[Data records Boundary: Start]

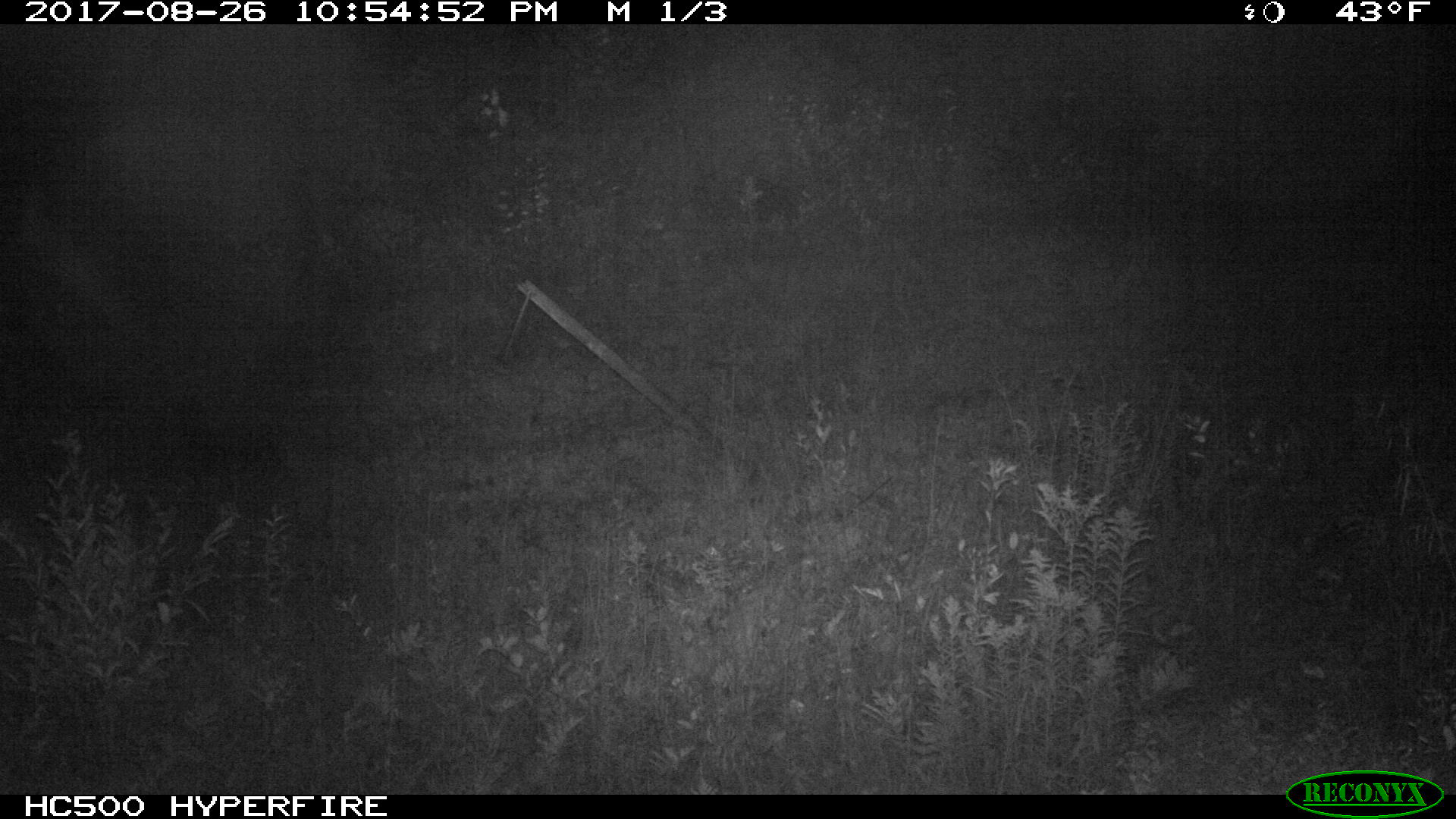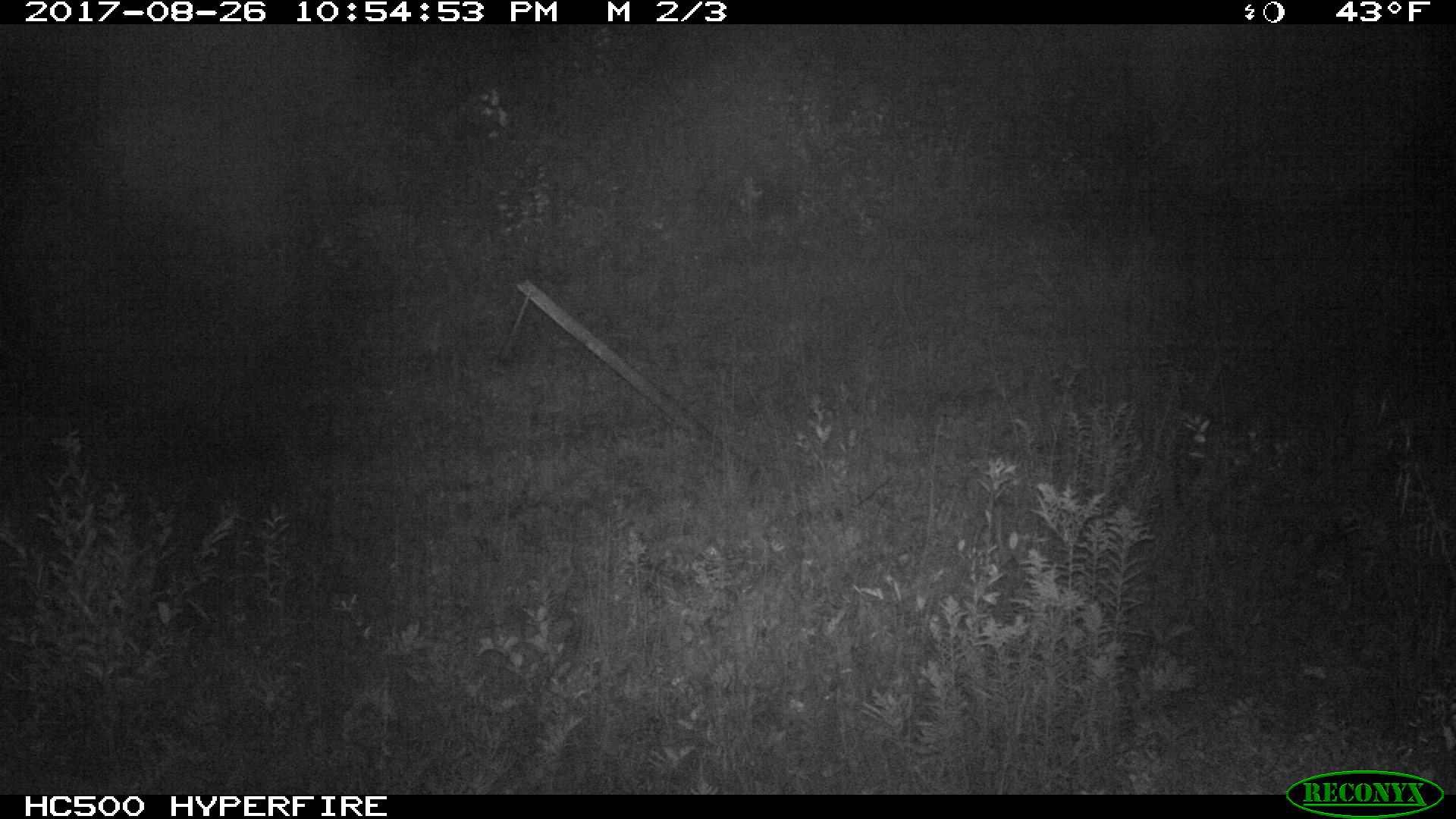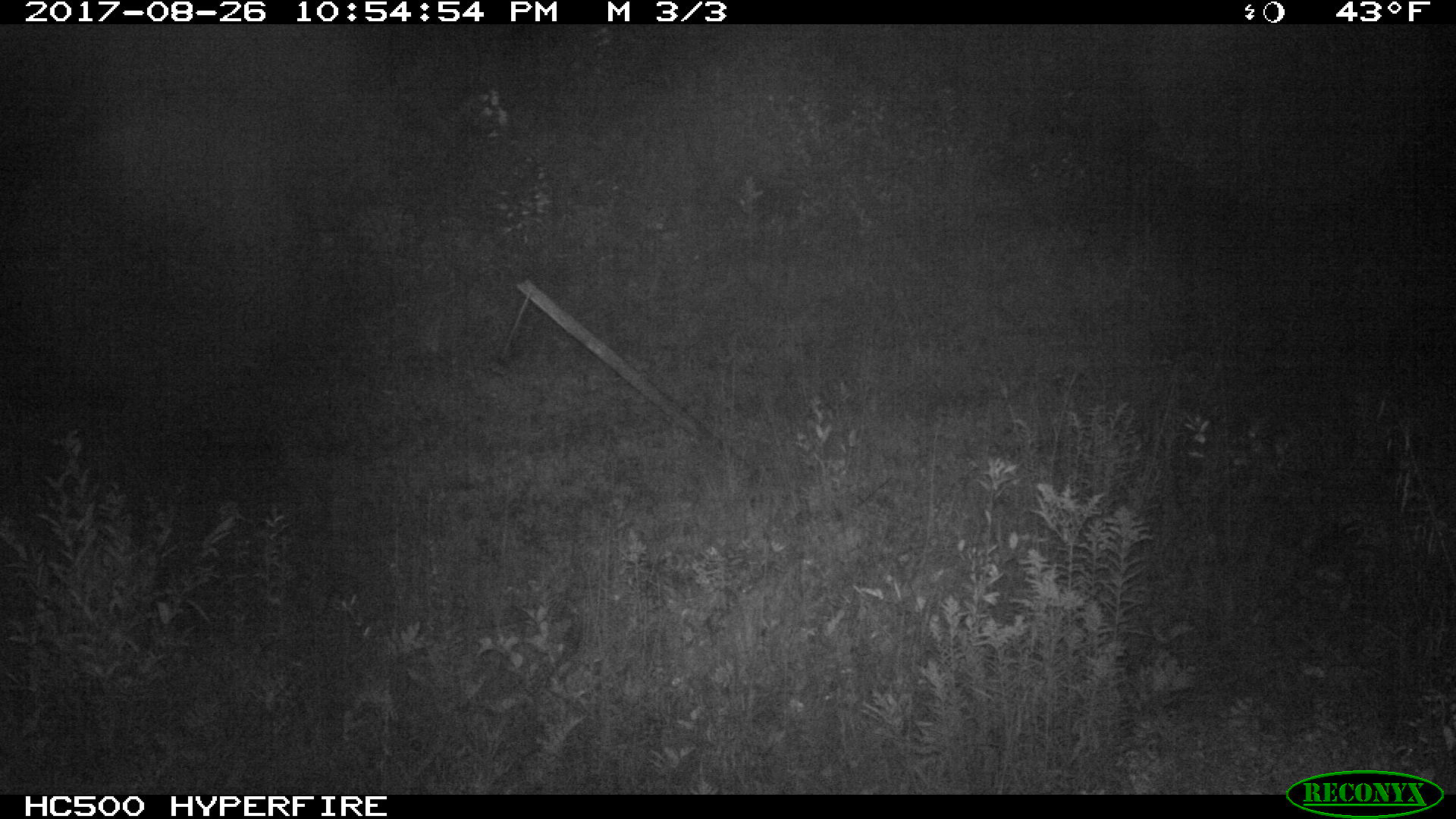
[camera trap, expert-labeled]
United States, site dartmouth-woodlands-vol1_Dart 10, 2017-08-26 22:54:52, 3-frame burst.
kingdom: Animalia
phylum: Chordata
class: Mammalia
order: Artiodactyla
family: Cervidae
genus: Alces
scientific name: Alces alces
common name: moose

[Data records Boundary: End]

* Task instructions
Leave the pictures out and reproduce every record above exactly.

* Answer area
[camera trap, expert-labeled]
United States, site dartmouth-woodlands-vol1_Dart 10, 2017-08-26 22:54:52, 3-frame burst.
kingdom: Animalia
phylum: Chordata
class: Mammalia
order: Artiodactyla
family: Cervidae
genus: Alces
scientific name: Alces alces
common name: moose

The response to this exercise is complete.